You should update the security group of your instance to only allow inbound access on port 80/443 from the security group attached to the load balancer.
Your load balancer has at least one security group attached such as that below
sg-123456
INBOUND RULES
| Protocol | Port | Source |
--------------------------------
| TCP | 80 | 0.0.0.0/0 |
| TCP | 443 | 0.0.0.0/0 |
You would then update the instance security group to match the below example here sg-123456 is the load balancers security group.
sg-123457
INBOUND RULES
| Protocol | Port | Source |
--------------------------------
| TCP | 80 | sg-123456 |
| TCP | 443 | sg-123456 |
By doing this you prevent anything other than the load balancer performing any HTTP requests on your instance.
You can further increase security of your instance and prevent this scenario by moving your instance into a private subnet so that no one is able to connect to it publicly.

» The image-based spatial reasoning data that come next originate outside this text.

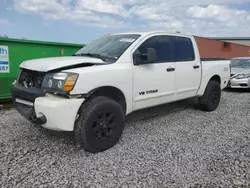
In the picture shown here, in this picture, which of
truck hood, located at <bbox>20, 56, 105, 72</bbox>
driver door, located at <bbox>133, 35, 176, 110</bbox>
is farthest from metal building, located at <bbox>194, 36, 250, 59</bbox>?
truck hood, located at <bbox>20, 56, 105, 72</bbox>

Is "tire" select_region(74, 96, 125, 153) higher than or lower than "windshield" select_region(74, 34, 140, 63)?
lower

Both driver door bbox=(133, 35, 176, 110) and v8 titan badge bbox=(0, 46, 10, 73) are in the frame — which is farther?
v8 titan badge bbox=(0, 46, 10, 73)

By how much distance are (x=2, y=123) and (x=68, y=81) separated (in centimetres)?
228

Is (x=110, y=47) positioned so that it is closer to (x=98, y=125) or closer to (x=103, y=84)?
(x=103, y=84)

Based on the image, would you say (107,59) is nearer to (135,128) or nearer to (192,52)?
(135,128)

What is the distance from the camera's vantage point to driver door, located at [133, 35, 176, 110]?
3672 millimetres

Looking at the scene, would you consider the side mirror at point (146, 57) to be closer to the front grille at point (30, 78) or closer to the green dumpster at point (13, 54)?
the front grille at point (30, 78)

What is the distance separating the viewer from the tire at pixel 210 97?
5336 mm

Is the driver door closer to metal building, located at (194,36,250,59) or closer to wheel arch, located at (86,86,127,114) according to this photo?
wheel arch, located at (86,86,127,114)

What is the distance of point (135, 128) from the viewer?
4.21 meters

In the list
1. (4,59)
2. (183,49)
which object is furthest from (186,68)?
(4,59)

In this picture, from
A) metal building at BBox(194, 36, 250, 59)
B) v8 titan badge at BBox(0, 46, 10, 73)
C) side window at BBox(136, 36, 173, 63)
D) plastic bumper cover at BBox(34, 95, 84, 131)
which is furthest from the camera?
metal building at BBox(194, 36, 250, 59)

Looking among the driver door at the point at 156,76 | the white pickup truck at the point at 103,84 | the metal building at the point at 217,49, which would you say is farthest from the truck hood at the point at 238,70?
the driver door at the point at 156,76

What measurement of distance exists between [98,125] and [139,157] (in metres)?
0.69
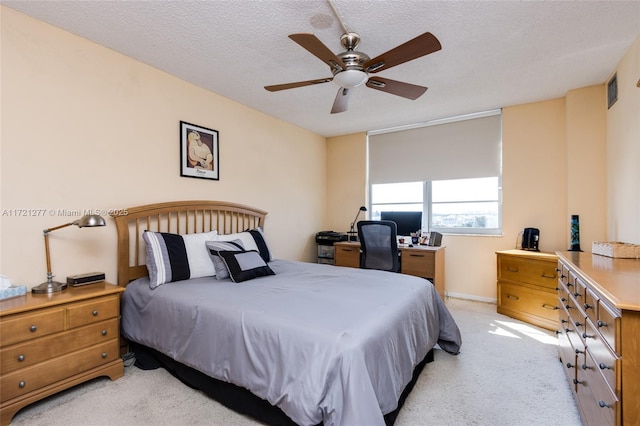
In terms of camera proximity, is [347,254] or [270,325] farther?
[347,254]

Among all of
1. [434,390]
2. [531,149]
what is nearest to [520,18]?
[531,149]

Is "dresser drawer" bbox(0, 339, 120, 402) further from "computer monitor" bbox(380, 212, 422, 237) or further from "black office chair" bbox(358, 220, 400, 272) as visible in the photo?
"computer monitor" bbox(380, 212, 422, 237)

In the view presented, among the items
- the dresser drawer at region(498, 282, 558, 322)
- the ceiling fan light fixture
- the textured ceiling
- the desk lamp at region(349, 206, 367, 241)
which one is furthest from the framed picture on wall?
the dresser drawer at region(498, 282, 558, 322)

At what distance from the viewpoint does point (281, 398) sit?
1.44 m

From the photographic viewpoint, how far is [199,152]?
10.3 feet

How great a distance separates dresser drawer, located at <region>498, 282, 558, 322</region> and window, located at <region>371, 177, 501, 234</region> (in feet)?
2.83

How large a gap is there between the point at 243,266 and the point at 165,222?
969mm

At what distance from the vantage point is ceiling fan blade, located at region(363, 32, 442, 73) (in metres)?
1.63

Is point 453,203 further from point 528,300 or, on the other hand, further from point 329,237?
point 329,237

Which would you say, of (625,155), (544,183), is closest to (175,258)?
(625,155)

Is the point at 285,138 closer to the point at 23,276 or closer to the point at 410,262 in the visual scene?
the point at 410,262

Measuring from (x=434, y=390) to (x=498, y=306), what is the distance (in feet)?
6.69

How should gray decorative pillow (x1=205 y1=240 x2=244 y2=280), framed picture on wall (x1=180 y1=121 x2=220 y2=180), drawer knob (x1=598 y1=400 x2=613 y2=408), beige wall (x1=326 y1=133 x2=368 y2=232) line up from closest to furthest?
1. drawer knob (x1=598 y1=400 x2=613 y2=408)
2. gray decorative pillow (x1=205 y1=240 x2=244 y2=280)
3. framed picture on wall (x1=180 y1=121 x2=220 y2=180)
4. beige wall (x1=326 y1=133 x2=368 y2=232)

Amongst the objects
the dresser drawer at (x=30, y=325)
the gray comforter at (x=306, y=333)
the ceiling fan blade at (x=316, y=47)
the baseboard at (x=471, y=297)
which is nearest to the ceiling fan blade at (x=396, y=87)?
the ceiling fan blade at (x=316, y=47)
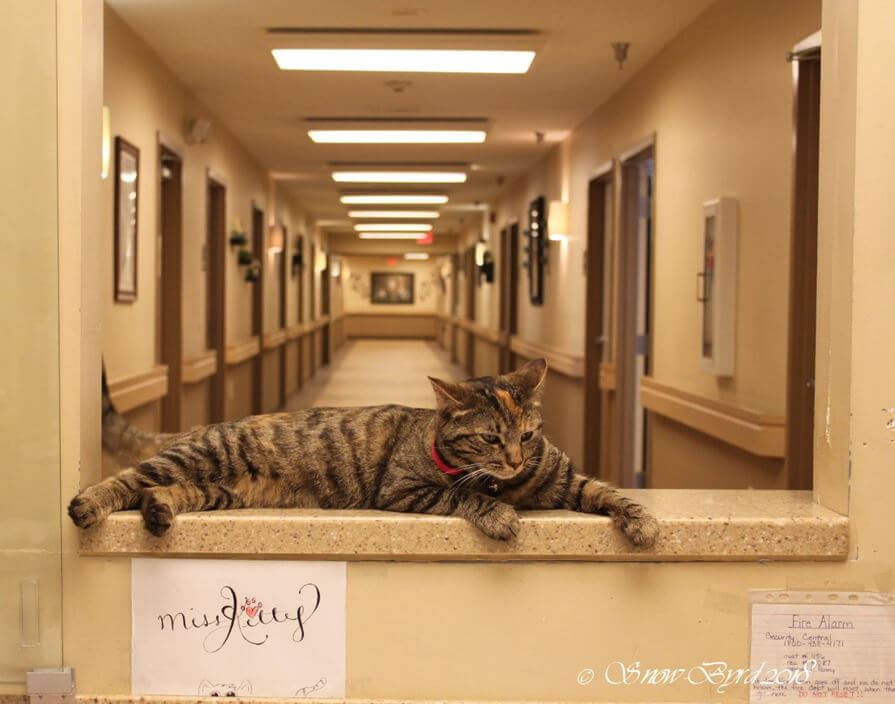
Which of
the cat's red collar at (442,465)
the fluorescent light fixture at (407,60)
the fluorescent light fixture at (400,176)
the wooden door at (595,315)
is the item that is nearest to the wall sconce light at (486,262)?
the fluorescent light fixture at (400,176)

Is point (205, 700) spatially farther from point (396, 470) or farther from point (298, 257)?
point (298, 257)

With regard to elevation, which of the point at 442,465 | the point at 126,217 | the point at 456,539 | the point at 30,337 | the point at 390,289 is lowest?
the point at 456,539

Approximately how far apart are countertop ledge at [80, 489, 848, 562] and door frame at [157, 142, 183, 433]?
5.37 meters

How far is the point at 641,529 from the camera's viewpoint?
6.20 feet

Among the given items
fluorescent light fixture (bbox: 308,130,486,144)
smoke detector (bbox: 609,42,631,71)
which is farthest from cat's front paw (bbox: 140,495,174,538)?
fluorescent light fixture (bbox: 308,130,486,144)

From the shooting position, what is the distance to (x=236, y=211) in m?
10.1

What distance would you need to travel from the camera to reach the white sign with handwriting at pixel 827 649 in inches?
76.2

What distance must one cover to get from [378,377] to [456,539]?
15089mm

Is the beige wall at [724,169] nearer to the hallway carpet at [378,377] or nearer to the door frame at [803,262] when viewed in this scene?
the door frame at [803,262]

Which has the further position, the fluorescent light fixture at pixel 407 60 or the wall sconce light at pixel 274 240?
→ the wall sconce light at pixel 274 240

In addition configure the web server you're running to redirect any host name that is not the target hostnames to be the hostname you're expecting.
This can be accomplished by adding a default VHOST that catches any requests, this will be the first that you have added in web servers such as Apache and Nginx. Then add an additional vhost with the ServerAlias set to the domain you're anticipating the user landing on.
By doing this it prevents crawls on your load balancer returning your site.